Binanın beklemede olduğu 6 yıl boyunca korozyona uğramaması için kolonlarını sıvattığını belirten Bozkurt, binada, Göksu nehrinden alınmış ve yıkanmış temiz kum kullanıldığını söyledi.
Bozkurt, bir soru üzerine binanın müteahhidi olmadığını belirterek, asma katın, 1993 yılında bina inşa edilirken yapıldığını, yeni tarihli asma kat yer almıyorsa bunun belediyeye sorulması gerektiğini kaydetti.
-“Binanın yıkılması, depremin şekli ve şiddetiyle alakalı”
Binanın projeye göre yapıldığını, üst katların kolonlarının inceltildiği konusunda bir bilgisi olmadığını belirten Ahmet Bozkurt, binanın yıkılmasının, binanın sağlamlığıyla ilgisi olmadığını, depremin şekli ve şiddetiyle alakalı olduğunu savundu.

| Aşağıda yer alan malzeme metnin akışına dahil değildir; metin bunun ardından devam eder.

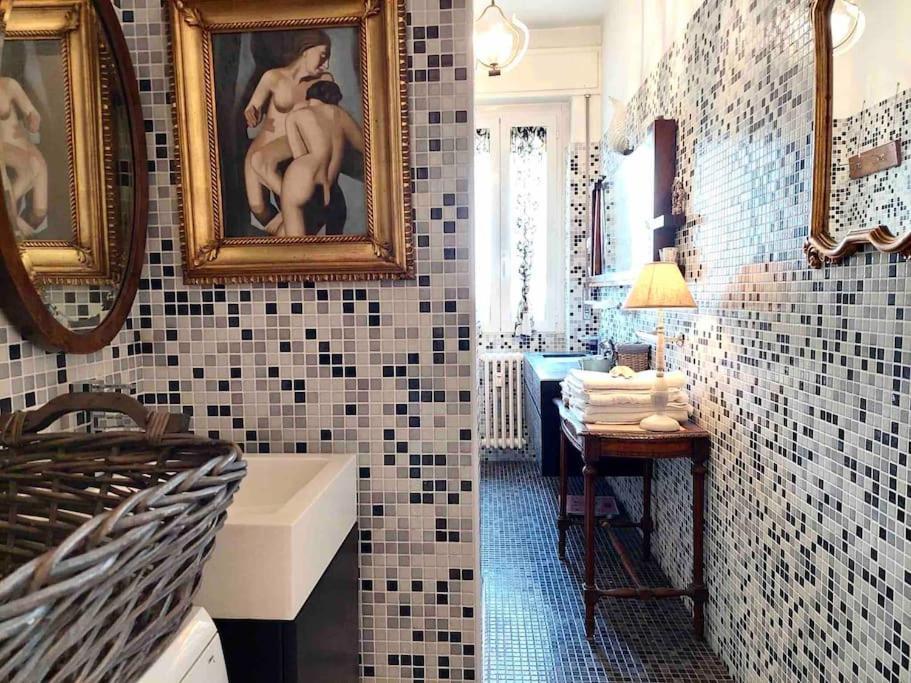 Maison De Charme Milano Eksteriør billede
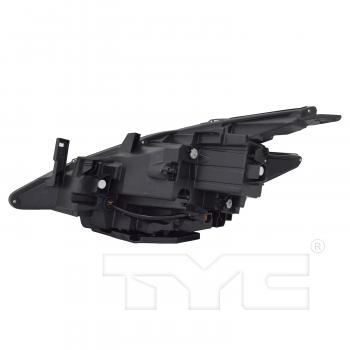 2019 Nissan Murano Headlight Assembly Right TYC 2017057009 image 2 of 4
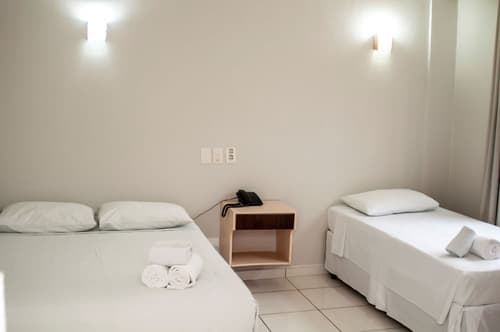 Smart Iguassu Hotel, Room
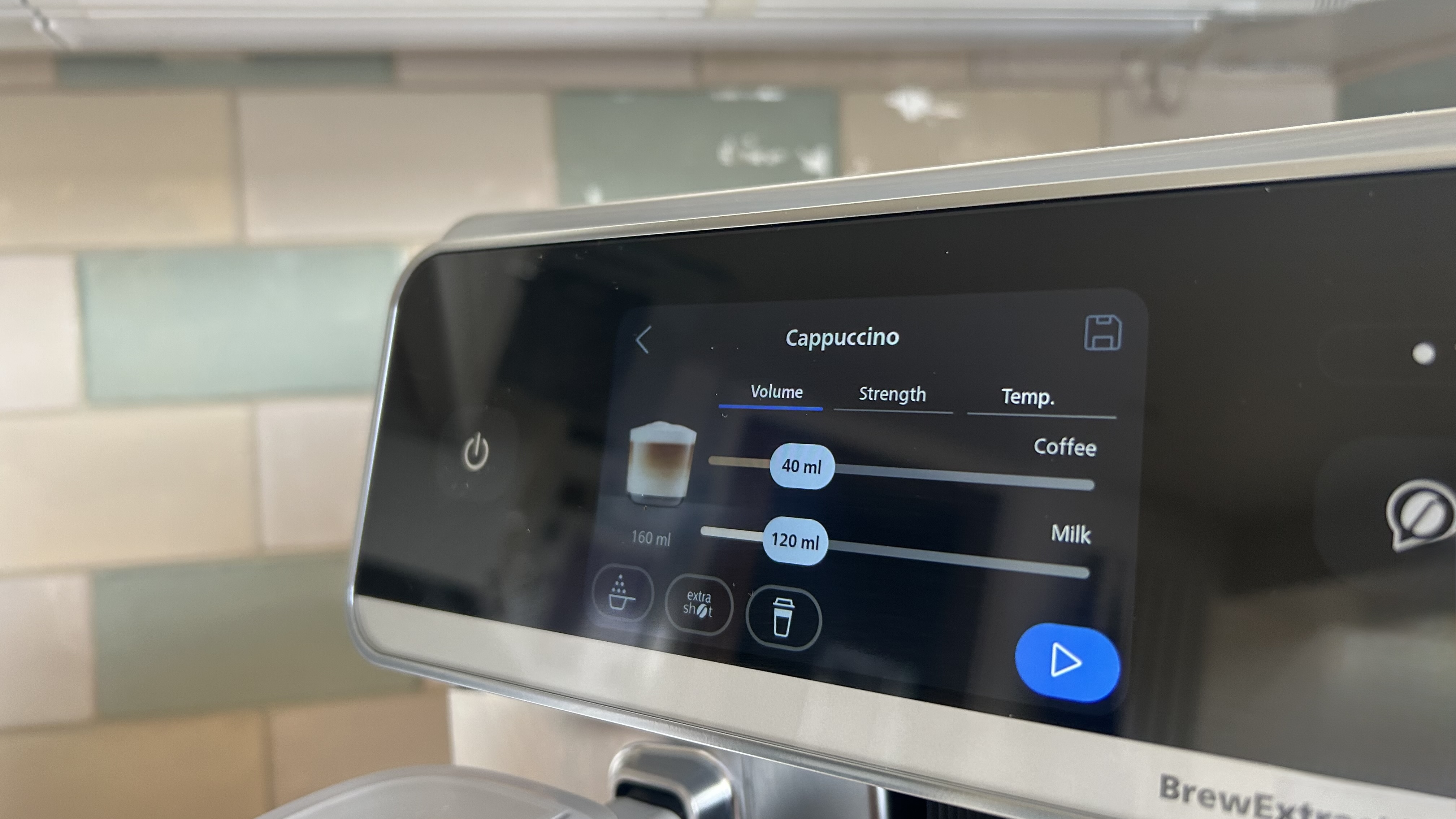Philips Caf&amp;eacute; Aromis Series 8000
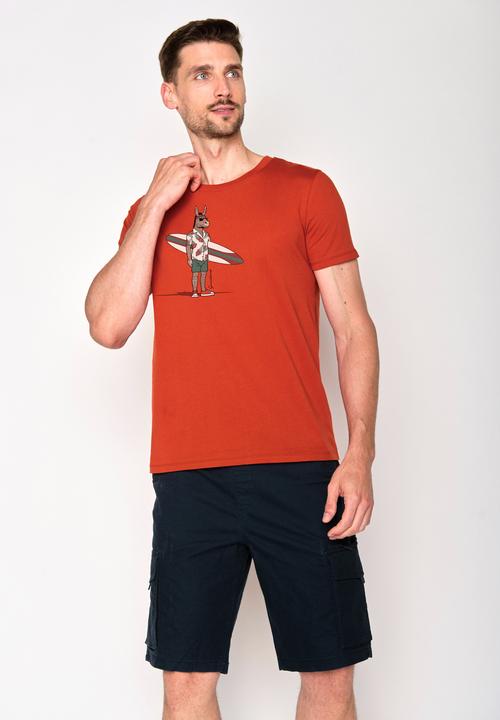 Produktbild Greenbomb Animal Donkey Surf Guide T-Shirt (S)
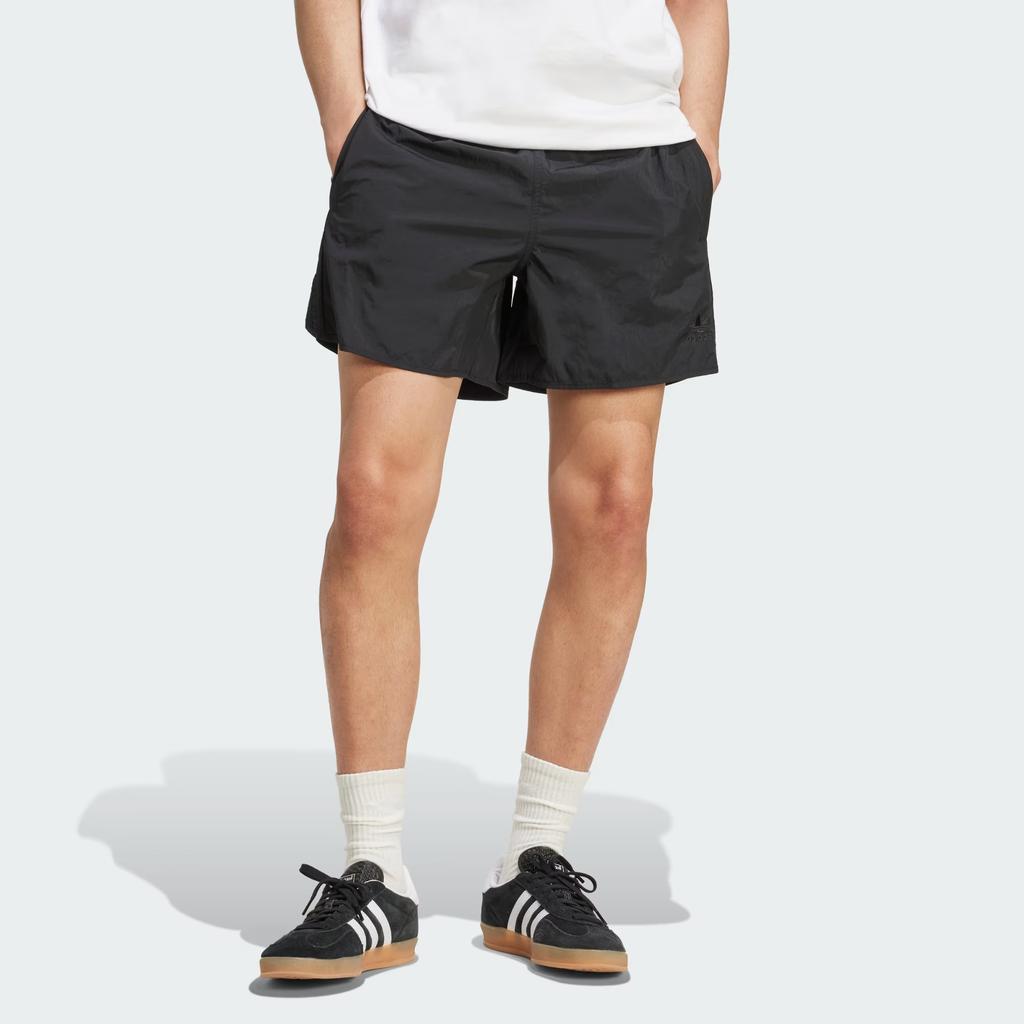 adidas Originals Classics Спринтер Легкие Удобные Эластичный Пояс Классические Повседневные Шорты Мужские шорты JY1273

Müşteki avukatlarının sorularının ardından sanık avukatlarının sorularına geçildi. Sanık avukatları bilirkişi raporunda yer alan bazı isimleri netleştirmek amacıyla Ahmet Bozkurt’a sorular yönetti.
-İpekçioğlu’ndan Bozkurt’a soru
İsias Otel’de kızını kaybeden DAÜ Hukuk Fakültesi Öğretim Üyesi Pervin Aksoy İpekçioğlu, müşteki sıfatıyla sanık Ahmet Bozkurt’a soru sordu.
İpekçioğlu, mahkemeden, tüm sorumluların mahkeme huzuruna gelmesini ve gözünün içine baka baka cevap vermesini talep etti.
İpekçioğlu, Bozkurt’a, otel enkazına ne zaman ve saat kaçta geldiğini sordu.
Ahmet Bozkurt ise, enkaza depremin olduğu gün saat 13.30’da geldiğini söyledi.
En üst katı neyle kapattığını soran İpekçioğlu’nu yanıtlayan Bozkurt, tavan kısmının, pervole ve ısı geçirmeyen saçla kapatıldığını kaydetti.
Enkazın üzerinde bulunan kocaman betonun ne olduğunu sorusuna karşılık ise Bozkurt, bunun beyaz beton değil, ısı yalıtımı olduğunu kaydetti.
“3 saniyede çöken binada yumuşak kat düzensizliği var” diyen İpekçioğlu, Bozkurt’un nehir ile derenin farkını açıklayıp açıklayamayacağını sordu. Bozkurt, nehrin suyu ve akıntısının çok olduğunu, derede ise yazda su olmadığını söyledi.
İlk sanığın sorgulanmasının ardından duruşmaya Türkiye saatiyle 15.10’a kadar ara verildi.
Aranın ardından sanıkların sorgulanmasına devam edilecek.